*TEXT BLOCK:*

◇ ◇ ◇ ◇ ◇

In November 1923 the German Communist Party was briefly declared illegal and Dressel relocated temporarily to Berlin where he continued his party activities. By January 1924 he was in Frankfurt where he was arrested and imprisoned for eight weeks. He was arrested again in September 1924 after attending a meeting at which a fellow party member reported on a recent visit to the Soviet Union. The Communist Party was no longer banned in Germany, however, and after a few days he was released for lack of evidence against him.

In 1925 he returned to work as the party secretary of the South Bavarian district Communist Party, which for a time he led. During this period he also served as an officer of the Wood Workers' Union and became involved with the consumer-co-operative movement. In 1927 he attended a training course at the Communist Party Academy in Hohnstein, a short distance to the east of Dresden.

Between 1928 and 1933 he sat as a member of the Bavarian Regional Parliament (Landtag), leading the small Communist group in it. In March 1929 Fritz Dressel and Herbert Müller (activist) organised a protest demonstration by Munich's unemployed workers. His parliamentary immunity was lifted and he was sentenced to several months of detention.

===Nazi Germany===
Régime change came in January 1933 and the new government lost little time in establishing one-party dictatorship in Germany. A couple of weeks later, on 9 February 1933, Fritz Dressel made a speech in the Bavarian Landtag in which he was highly critical of the government's newly introduced labour service obligation (Arbeitsdienstpflicht). Presciently, and using chilling language, he predicted that this was part of a step by step strategy to militarize the young people affected. In April 1933 Dressel held a meeting with the local gauleiter, Adolf Wagner in order to protest about the terror being inflicted by the Nazi party's quasi-military wing, the so-called SA. For Dressel the conversation had a personal aspect since his wife Dora had been taken into "protective custody" on 30 March 1933.

Fritz Dressel himself was arrested by the Bavarian police on 3 May 1933 and taken to the concentration camp at Dachau. His political career made Dressel a high-profile opponent of the régime and his detention was reported prominently in the "Feldmochinger Zeitung" (local newspaper).

===Dachau===
At the concentration camp Dressel was taken to the so-called "Arrest building" where he was kept separate from the other detainees. Over several days he was repeatedly beaten and subjected to water torture and psychological torture techniques by his SS guards. He made a feeble suicide attempt by cutting his wrists with a bread knife, and his wounds were initially bandaged. Later two SA "medical" staff, while pretending to provide assistance, removed the bandages after which Dressel was left on the floor slowly bleeding to death while his guards looked on and the camp doctor was forbidden to intervene. According to another version, Dressel was set upon by guard dogs and then left bleeding to death. The guards concluded the evening with a drunken music party.

===Report of the death===
Although the authorities were content for the death of Fritz Dressel to be reported as a suicide, the more graphic details emerged thanks to a fellow detainee called Hans Beimler. Beimler (who would later die fighting in the Spanish Civil War), escaped from the Concentration Camp on the night of 8/9 May after killing an SS guard and donning the man's uniform. Beimler's report of Dressler's death was included in a publication entitled "Im Mörderlager Dachau" ("In the Dachau Murder Camp") which Beimler produced in August 1933.

◇ ◇ ◇ ◇ ◇

*EXTRACTED INFORMATION:*
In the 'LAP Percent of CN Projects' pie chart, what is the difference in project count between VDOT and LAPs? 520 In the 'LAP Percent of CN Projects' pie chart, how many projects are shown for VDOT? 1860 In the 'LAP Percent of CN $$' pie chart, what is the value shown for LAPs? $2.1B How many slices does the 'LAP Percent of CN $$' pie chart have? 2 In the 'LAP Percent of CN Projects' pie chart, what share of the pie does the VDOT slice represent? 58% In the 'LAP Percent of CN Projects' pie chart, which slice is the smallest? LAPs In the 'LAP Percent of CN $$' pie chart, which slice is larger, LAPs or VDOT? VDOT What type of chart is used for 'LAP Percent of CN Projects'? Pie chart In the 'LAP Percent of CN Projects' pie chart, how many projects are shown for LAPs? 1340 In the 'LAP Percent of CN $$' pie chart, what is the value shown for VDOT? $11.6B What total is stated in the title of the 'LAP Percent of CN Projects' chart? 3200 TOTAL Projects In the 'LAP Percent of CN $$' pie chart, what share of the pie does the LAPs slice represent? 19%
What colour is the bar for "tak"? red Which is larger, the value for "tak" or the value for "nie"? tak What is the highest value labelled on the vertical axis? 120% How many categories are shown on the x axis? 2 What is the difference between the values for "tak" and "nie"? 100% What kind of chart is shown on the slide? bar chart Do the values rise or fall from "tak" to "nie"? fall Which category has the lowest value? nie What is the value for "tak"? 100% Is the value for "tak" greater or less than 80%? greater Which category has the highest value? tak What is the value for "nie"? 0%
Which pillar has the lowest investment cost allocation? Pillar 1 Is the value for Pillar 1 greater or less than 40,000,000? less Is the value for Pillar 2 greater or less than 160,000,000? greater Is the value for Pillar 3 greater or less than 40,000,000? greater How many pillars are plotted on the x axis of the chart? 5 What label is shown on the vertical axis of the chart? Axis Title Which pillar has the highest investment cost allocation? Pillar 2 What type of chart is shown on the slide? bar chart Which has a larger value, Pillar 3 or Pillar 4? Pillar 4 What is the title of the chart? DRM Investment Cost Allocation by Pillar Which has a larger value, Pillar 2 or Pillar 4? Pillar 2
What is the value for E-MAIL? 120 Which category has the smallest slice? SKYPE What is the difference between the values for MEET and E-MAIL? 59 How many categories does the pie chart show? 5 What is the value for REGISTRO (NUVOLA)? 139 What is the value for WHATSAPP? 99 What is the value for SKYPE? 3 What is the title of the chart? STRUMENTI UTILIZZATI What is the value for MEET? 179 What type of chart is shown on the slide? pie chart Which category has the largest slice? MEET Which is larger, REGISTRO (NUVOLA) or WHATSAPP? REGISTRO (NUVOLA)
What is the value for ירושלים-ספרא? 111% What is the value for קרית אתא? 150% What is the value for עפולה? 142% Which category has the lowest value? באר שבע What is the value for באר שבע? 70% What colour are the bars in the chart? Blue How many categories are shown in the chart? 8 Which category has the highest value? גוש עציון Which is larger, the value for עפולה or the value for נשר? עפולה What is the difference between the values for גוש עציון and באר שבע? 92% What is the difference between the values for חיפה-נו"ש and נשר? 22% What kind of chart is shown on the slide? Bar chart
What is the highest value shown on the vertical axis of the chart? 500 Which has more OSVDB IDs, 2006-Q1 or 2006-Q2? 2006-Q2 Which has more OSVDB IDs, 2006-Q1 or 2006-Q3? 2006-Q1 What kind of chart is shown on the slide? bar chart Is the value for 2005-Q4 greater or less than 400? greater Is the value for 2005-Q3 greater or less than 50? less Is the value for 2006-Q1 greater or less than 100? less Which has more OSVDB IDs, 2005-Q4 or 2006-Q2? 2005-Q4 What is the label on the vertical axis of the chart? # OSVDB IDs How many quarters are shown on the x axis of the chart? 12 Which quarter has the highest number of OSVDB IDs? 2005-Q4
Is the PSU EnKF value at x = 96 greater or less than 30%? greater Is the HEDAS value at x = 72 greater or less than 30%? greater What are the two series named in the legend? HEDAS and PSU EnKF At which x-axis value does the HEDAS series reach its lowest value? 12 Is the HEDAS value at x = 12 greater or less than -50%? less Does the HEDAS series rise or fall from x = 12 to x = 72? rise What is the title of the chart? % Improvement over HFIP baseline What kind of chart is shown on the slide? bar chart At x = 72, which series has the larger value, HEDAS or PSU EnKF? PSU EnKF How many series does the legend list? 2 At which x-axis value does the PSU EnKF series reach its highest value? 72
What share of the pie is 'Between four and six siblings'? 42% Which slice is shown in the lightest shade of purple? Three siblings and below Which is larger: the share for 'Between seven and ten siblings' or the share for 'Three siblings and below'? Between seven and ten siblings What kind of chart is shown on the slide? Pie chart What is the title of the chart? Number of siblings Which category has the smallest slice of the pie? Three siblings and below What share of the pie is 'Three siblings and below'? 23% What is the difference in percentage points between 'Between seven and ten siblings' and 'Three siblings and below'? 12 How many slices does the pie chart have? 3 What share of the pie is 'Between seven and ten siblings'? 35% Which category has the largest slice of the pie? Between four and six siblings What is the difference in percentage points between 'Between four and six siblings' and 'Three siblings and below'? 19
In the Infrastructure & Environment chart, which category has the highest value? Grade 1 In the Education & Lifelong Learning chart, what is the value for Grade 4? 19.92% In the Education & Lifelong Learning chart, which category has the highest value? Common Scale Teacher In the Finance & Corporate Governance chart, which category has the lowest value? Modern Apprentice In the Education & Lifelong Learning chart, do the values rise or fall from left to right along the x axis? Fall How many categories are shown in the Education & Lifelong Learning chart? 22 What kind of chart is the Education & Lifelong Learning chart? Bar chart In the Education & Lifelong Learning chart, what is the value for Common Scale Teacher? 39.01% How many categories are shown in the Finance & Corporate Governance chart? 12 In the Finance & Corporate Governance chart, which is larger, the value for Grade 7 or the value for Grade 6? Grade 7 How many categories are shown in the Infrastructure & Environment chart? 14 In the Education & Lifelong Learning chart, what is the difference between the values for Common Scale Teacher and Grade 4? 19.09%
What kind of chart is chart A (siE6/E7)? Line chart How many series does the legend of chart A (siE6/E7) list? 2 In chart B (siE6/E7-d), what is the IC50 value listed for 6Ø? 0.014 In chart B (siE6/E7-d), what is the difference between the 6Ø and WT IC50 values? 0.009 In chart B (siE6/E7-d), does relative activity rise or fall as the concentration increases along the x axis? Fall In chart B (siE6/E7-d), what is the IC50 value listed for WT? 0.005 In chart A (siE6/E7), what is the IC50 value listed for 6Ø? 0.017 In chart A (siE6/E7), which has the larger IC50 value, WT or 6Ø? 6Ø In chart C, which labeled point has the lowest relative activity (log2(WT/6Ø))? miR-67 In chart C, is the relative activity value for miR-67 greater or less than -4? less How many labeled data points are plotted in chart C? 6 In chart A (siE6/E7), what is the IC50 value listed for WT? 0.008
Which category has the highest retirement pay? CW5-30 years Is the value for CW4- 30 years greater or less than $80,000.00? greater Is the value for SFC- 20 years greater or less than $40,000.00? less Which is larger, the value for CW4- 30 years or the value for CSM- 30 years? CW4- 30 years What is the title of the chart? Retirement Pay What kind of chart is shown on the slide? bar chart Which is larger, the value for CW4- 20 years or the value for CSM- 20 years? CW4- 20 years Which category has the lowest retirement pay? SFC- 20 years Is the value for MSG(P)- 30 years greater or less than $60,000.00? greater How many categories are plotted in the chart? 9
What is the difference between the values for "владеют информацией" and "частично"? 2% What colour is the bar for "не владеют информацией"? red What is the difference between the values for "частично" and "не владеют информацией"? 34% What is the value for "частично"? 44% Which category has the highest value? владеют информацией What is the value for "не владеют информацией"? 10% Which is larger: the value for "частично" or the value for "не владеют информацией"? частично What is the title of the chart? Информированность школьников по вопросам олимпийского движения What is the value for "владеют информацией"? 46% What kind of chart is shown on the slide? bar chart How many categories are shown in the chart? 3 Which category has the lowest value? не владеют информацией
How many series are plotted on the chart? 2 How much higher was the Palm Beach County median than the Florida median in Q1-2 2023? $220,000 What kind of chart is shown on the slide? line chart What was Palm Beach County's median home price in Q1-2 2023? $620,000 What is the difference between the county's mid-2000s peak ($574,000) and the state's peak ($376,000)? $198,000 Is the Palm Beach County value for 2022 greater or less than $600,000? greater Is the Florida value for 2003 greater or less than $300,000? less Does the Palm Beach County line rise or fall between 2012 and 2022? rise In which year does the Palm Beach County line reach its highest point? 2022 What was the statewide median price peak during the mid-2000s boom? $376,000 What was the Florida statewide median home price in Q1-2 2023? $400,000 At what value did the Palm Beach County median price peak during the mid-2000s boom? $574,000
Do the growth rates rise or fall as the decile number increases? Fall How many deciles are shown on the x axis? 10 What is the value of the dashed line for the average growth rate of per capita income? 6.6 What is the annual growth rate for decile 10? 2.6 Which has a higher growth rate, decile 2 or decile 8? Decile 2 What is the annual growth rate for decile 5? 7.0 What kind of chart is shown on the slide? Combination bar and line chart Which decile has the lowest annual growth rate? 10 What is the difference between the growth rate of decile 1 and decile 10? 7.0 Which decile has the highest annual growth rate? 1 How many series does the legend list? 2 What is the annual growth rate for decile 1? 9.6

◇ ◇ ◇ ◇ ◇

*PROMPT A:* From the Fritz Dressel text, reproduce the passage verbatim, starting at "In November 1923" and ending at "evidence against him.".
*PROMPT B:* Condense the paragraph of the Fritz Dressel text that begins "In 1925 he returned to work" into a bulleted list, keeping its main facts.

*WORKED SOLUTION A:*
In November 1923 the German Communist Party was briefly declared illegal and Dressel relocated temporarily to Berlin where he continued his party activities. By January 1924 he was in Frankfurt where he was arrested and imprisoned for eight weeks. He was arrested again in September 1924 after attending a meeting at which a fellow party member reported on a recent visit to the Soviet Union. The Communist Party was no longer banned in Germany, however, and after a few days he was released for lack of evidence against him.

*WORKED SOLUTION B:*
- 1925: Dressel returned to work as party secretary of the South Bavarian district Communist Party, which he led for a time.
- Same period: he served as an officer of the Wood Workers' Union and became involved with the consumer cooperative movement.
- 1927: he attended a training course at the Communist Party Academy in Hohnstein, a short distance east of Dresden.